Lev and Nikolai raised their glasses to her and drank some of the eau-de-vie. Like a vaporous specter lurking within the delicate raspberry personality of the clear liquid was a potency that transformed their stomachs into little hells and immediately ran molten through all the tributaries of their bloodstreams. Nikolai blew out a long whistling breath, like a safety valve letting off excess heat. Not being able to hold his alcohol well was another change. Back in the days when he and Lev had been on the run together a half-dozen of these brandies would have been nothing, but not now. He wouldn’t even try to keep up drink for drink with Lev.
“Remember when you were into Finns?” Lev said.
Nikolai remembered.
“How superstitious most of them were? Well, this one believes the most enjoyable love is made when her head is to the north.”
“Does she carry a compass?”
“No, but she has an amazing sense of direction.” Lev grinned. He remained pleasant when he said, “She will go home next week, or surely the week after.
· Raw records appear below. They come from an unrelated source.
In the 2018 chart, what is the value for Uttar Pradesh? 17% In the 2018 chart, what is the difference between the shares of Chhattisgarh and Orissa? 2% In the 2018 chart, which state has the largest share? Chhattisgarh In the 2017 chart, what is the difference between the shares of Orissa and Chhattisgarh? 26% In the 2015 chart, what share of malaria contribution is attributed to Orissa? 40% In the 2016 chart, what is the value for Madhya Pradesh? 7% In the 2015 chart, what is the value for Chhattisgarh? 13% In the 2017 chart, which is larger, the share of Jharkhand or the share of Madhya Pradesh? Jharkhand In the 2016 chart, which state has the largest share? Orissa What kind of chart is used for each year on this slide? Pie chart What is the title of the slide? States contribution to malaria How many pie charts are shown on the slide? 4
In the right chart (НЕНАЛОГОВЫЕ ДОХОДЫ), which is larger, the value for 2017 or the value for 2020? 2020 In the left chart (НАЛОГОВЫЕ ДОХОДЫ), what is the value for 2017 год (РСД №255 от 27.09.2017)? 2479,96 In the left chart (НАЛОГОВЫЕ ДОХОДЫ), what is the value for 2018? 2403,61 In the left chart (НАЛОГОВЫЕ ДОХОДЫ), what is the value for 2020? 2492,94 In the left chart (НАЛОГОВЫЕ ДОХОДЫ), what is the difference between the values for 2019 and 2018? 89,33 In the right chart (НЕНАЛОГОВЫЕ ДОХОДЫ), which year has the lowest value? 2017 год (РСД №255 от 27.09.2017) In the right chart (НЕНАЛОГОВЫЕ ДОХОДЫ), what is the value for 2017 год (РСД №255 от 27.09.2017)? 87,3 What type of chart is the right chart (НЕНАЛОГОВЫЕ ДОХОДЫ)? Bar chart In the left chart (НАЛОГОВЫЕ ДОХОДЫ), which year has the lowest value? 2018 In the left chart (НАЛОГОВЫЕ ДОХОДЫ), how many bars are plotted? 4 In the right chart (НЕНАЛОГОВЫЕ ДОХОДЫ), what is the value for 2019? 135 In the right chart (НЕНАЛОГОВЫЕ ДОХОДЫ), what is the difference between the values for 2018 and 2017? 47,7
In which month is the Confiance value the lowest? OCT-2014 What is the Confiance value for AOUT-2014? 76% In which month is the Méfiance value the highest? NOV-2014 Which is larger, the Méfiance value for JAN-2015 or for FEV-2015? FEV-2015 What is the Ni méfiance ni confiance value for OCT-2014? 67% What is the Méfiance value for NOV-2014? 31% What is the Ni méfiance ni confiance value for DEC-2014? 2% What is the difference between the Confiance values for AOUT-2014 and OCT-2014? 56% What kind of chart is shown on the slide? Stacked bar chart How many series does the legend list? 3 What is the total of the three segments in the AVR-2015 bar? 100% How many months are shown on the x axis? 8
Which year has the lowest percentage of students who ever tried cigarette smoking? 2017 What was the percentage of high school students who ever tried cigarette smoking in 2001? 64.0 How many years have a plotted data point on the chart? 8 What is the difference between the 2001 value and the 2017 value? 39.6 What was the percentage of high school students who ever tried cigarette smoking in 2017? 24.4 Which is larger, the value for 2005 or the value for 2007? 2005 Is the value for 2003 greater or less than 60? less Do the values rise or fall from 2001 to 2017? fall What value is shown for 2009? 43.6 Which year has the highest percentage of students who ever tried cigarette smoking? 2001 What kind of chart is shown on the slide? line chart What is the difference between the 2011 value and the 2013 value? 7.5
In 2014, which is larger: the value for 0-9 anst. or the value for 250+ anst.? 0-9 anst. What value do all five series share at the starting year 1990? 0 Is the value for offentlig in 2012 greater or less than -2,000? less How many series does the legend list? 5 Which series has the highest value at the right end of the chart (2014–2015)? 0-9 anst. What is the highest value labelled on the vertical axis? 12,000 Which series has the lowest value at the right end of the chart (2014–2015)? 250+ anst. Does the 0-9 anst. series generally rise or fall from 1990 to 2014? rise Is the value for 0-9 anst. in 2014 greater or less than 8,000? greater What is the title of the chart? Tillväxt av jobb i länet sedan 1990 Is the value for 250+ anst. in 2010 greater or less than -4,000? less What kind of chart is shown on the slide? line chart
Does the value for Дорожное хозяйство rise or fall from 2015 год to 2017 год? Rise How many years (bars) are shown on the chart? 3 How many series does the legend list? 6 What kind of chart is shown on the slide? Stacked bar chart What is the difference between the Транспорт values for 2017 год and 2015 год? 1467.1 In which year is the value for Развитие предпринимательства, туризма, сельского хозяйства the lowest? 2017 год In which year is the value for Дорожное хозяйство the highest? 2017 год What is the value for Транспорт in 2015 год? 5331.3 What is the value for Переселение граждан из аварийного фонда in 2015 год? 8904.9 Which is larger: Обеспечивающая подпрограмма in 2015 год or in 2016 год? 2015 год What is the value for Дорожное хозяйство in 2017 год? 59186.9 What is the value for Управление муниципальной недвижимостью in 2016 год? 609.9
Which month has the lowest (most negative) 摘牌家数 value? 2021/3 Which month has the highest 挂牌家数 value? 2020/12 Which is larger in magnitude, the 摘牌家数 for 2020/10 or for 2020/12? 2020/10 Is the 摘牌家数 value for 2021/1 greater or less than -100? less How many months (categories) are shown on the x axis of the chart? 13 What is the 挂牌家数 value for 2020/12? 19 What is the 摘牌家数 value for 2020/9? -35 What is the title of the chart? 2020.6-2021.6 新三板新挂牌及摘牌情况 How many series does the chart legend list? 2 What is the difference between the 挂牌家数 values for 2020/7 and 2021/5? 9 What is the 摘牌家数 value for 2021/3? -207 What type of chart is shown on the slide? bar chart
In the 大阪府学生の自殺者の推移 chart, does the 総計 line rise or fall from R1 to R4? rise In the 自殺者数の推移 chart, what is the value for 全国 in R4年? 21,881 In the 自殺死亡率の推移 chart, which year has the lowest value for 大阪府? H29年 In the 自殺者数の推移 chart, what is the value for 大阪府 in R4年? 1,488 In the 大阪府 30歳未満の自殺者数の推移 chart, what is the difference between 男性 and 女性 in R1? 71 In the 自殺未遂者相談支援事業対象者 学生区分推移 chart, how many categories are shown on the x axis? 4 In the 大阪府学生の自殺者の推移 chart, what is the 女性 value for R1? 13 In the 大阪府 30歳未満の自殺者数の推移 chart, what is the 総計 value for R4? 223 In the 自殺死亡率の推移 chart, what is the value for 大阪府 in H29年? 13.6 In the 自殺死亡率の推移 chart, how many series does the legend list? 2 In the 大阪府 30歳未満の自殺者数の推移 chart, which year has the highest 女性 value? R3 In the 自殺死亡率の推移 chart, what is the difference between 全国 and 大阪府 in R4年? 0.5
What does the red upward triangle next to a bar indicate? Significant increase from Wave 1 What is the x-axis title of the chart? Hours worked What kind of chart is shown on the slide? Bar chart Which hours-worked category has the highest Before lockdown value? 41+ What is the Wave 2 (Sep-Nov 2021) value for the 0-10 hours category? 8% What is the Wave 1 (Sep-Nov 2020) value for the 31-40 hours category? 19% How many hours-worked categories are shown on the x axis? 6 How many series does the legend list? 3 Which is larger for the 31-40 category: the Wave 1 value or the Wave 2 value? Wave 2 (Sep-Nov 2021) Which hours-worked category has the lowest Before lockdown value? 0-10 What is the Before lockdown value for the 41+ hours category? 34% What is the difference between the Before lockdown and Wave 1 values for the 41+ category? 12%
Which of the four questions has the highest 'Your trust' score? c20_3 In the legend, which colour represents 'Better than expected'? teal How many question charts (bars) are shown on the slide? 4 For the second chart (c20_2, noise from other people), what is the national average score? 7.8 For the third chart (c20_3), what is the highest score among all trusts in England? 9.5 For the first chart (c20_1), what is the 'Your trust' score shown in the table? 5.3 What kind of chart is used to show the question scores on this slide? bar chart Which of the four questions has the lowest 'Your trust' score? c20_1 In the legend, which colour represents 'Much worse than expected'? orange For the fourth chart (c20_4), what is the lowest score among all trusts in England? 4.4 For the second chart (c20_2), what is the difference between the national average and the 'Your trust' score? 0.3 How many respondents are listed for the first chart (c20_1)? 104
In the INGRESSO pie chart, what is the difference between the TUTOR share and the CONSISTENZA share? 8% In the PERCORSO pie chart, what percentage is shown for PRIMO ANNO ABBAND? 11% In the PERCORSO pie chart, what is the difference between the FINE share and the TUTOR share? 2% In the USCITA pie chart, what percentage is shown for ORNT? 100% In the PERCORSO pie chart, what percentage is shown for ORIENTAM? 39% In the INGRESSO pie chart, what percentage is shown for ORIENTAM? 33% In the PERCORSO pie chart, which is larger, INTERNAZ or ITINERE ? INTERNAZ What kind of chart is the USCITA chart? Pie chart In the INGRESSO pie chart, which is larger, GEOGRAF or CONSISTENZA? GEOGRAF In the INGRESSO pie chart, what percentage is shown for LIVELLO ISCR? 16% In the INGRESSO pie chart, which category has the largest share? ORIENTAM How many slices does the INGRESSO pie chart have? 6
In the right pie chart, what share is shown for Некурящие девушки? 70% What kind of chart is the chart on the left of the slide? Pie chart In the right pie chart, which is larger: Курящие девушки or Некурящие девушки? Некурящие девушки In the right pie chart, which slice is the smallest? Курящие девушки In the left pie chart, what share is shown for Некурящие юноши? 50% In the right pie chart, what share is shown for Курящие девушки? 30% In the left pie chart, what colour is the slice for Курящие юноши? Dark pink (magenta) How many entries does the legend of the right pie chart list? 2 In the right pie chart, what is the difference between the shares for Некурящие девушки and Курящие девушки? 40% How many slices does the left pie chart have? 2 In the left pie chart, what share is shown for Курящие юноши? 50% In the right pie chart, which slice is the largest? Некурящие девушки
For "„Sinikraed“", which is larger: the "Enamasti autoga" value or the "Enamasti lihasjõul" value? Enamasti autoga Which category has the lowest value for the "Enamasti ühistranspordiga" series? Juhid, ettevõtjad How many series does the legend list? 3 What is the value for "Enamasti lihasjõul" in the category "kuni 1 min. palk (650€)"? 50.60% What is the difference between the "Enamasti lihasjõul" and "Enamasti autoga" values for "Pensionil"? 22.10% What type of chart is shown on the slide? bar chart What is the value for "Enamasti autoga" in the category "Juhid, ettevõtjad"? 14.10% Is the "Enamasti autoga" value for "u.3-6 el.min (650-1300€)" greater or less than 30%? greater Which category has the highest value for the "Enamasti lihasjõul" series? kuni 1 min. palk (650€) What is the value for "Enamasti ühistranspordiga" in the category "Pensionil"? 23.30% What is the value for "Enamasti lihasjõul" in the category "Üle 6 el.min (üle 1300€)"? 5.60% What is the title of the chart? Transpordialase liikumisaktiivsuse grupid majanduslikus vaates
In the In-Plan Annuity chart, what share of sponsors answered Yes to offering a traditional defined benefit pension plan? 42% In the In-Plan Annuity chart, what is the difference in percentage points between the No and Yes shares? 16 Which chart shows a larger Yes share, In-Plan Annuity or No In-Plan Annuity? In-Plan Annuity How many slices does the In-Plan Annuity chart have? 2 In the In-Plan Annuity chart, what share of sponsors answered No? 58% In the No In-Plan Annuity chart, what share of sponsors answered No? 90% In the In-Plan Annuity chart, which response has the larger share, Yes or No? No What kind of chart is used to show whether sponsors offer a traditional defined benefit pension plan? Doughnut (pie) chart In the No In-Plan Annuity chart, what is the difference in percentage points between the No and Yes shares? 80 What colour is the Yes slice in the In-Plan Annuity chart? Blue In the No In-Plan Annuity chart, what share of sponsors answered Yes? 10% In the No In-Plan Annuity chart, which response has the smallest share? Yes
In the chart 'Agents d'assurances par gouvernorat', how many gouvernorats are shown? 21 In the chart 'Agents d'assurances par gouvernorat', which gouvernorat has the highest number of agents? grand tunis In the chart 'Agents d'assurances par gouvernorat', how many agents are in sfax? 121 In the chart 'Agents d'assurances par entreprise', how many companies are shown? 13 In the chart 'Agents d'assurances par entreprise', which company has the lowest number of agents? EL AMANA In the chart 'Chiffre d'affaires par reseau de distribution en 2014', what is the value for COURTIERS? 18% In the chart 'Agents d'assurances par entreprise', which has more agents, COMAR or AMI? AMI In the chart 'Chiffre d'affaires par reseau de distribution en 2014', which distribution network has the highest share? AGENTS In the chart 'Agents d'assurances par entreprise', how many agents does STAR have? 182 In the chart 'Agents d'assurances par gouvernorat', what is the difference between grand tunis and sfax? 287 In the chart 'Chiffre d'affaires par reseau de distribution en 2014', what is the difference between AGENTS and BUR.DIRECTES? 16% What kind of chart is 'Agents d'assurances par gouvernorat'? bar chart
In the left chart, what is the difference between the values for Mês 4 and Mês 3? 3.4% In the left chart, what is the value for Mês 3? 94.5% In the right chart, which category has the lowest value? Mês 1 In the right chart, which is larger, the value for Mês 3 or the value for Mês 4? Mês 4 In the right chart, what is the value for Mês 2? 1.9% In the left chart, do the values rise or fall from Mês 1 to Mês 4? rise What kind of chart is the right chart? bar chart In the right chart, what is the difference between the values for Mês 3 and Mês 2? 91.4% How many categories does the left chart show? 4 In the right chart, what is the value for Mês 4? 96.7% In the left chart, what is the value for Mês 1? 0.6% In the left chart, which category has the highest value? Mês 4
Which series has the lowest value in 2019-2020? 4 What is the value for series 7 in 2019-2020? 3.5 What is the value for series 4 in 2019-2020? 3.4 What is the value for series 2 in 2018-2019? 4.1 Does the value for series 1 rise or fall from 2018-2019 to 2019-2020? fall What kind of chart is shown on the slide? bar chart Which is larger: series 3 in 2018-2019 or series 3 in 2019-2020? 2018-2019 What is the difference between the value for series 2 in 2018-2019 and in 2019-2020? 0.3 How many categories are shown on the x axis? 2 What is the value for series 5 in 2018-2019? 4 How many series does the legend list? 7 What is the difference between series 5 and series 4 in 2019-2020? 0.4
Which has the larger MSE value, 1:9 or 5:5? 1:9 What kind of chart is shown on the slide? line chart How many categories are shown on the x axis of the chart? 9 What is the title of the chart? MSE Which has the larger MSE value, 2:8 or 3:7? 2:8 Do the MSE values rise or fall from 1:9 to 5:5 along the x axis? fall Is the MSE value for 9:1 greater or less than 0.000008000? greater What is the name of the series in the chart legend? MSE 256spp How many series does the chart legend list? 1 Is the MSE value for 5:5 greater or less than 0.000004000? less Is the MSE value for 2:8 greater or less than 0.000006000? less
She hasn’t even mentioned it yet but I can feel it with her.”
“Perhaps this one will come back.”
“No, she won’t come back, but neither will she forget.” Lev said it as though he considered it an even trade. “Are you still with that English lady?”
“Vivian.”
“I know her name. I wanted to hear it from you. The way a man says a woman’s name when he’s far from her is as much as a confession.”
“And what did I just divulge?”
“That most of your heart isn’t here.” Lev tilted his face to the sun, which was still too bright for his eyes to remain open. “Why is it the same sunlight feels so different here in Russia? It seems to contain more benevolence. Has it ever struck you that way?”